Git を使用して API Management サービス構成を保存および構成する方法
適用対象: Developer | Basic | Standard | Premium
各 API Management サービス インスタンスは、サービス インスタンスの構成とメタデータに関する情報が格納されている構成データベースを保持します。 サービス インスタンスへの変更は、Azure Portal の設定変更、Azure PowerShellやAzure CLI、または REST API 呼び出しのようなAzureツールの使用によって行うことができます。 これらのメソッドのほか、Git を使用してサービス インスタンスの構成を管理することもできます。Git を使用すると、次のようなシナリオが可能になります:
- 構成のバージョン管理 - サービス構成のさまざまなバージョンをダウンロードして保存する
- 構成の一括変更 - ローカル リポジトリ内のサービス構成の複数の部分を変更し、1 回の操作で変更をサーバーに返して統合する
- 慣れ親しんだ Git のツールチェーンとワークフロー - 既に使い慣れた Git ツーリングとワークフローを使用する
次の図は、API Management サービス インスタンスを構成するためのさまざまな方法の概要を示しています。
Azure Portal、Azureツール、PowerShellまたはAzure CLIまたはREST API を使用してサービスに変更を加える場合は、図の右側に示されているように、サービス構成データベースの管理に https://{name}.management.azure-api.net
エンドポイントを使用します。 図の左側では、Git を使用してサービス構成を管理する方法を示しています。この場合、https://{name}.scm.azure-api.net
にあるご利用のサービスの Git リポジトリを使用します。
Git を使用して API Management サービス インスタンスを管理する手順の概要は次のとおりです。
- サービスの Git 構成にアクセスする
- サービス構成データベースを Git リポジトリに保存する
- Git リポジトリをローカル コンピューターに複製する
- 最新のリポジトリをローカル コンピューターにプルし、変更をコミットしてリポジトリにプッシュする
- リポジトリからサービス構成データベースに変更をデプロイする
この記事では、Git を有効にして使用し、サービス構成を管理する方法について説明します。また、Git リポジトリ内のファイルとフォルダーに関するリファレンス情報も提供します。
重要
このフィーチャーは、エクスポートされたサイズが 10 MB 未満、エンティティ数が 10,000 未満など、小規模から中規模のAPI Management サービス構成で動作するように設計されています。 多数のエンティティ (製品、API、操作、スキーマなど) を持つサービスでは、Git コマンドをプロセスするするときに予期しない失敗が発生する可能性があります。 このような障害が発生した場合は、サービス構成のサイズを縮小して、再試行してください。 問題が生じた場合は、Azure サポートにお問い合わせください。
サービスの Git 構成にアクセスする
Azure portal で API Management インスタンスに移動します。
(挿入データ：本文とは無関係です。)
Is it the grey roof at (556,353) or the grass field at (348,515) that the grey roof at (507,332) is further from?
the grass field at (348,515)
左側のメニューの デプロイとインフラストラクチャ で、リポジトリ を選択します。
サービス構成を Git リポジトリに保存するには
注意事項
名前付きの値として定義されていないシークレットはすべて、リポジトリに保存され、履歴に残ります。 名前付きの値は、すべての API 構成とポリシーの定数文字列値 (シークレットなど) を管理するための安全な場所を提供します。そのため、定数文字列値をポリシー ステートメントに直接保存する必要がありません。 詳細については、「Azure API Management ポリシーで名前付きの値を使用する」を参照してください。
リポジトリを複製する前に、サービス構成の現在の状態をリポジトリに保存します。
[リポジトリ]ページ で、[リポジトリ に保存] を選択します。
構成を保存するためのブランチの名前など、確認スクリーンで必要な変更を行い、[保存] を選択 します。
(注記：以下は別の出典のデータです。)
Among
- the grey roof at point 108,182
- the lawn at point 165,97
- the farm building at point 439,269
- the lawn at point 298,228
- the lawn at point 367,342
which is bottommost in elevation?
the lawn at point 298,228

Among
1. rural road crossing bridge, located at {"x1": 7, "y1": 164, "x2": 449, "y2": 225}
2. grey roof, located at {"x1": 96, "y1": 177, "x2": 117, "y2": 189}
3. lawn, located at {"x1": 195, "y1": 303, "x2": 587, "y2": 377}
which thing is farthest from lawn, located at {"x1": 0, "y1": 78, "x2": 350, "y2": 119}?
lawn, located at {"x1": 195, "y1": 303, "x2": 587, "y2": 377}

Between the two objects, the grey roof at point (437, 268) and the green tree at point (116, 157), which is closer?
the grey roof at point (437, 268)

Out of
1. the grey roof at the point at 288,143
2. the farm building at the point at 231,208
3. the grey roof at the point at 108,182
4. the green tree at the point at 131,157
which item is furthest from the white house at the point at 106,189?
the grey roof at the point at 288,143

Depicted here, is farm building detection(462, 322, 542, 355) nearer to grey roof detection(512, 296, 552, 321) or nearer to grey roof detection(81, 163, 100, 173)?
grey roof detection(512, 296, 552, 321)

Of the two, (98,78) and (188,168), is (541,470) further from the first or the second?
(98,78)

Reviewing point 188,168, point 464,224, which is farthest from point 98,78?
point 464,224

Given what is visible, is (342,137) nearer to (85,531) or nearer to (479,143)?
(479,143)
しばらくすると構成が保存されます。また、最後に構成を変更した日時、サービス構成とリポジトリの間で最後に行われた同期の日時など、リポジトリの構成状態が表示されます。
構成がリポジトリに保存されたら、そのリポジトリを複製できます。
REST API を使用してサービス構成を保存する方法については、テナント構成 - 保存 を参照してください。
アクセスの資格情報を取得します
リポジトリの URL に加えて、リポジトリを複製するには、ユーザー名とパスワードが必要です。
[ リポジトリ ] ページで、ページの上部付近にある [アクセス資格情報 ] を選択します。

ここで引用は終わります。